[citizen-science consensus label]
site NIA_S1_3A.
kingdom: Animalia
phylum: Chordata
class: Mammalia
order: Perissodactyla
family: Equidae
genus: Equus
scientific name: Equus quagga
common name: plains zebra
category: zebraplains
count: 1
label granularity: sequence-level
■ ■ ■ ■
# Action item
Reproduce all of the material above word for word.

# Answer section
[citizen-science consensus label]
site NIA_S1_3A.
kingdom: Animalia
phylum: Chordata
class: Mammalia
order: Perissodactyla
family: Equidae
genus: Equus
scientific name: Equus quagga
common name: plains zebra
category: zebraplains
count: 1
label granularity: sequence-level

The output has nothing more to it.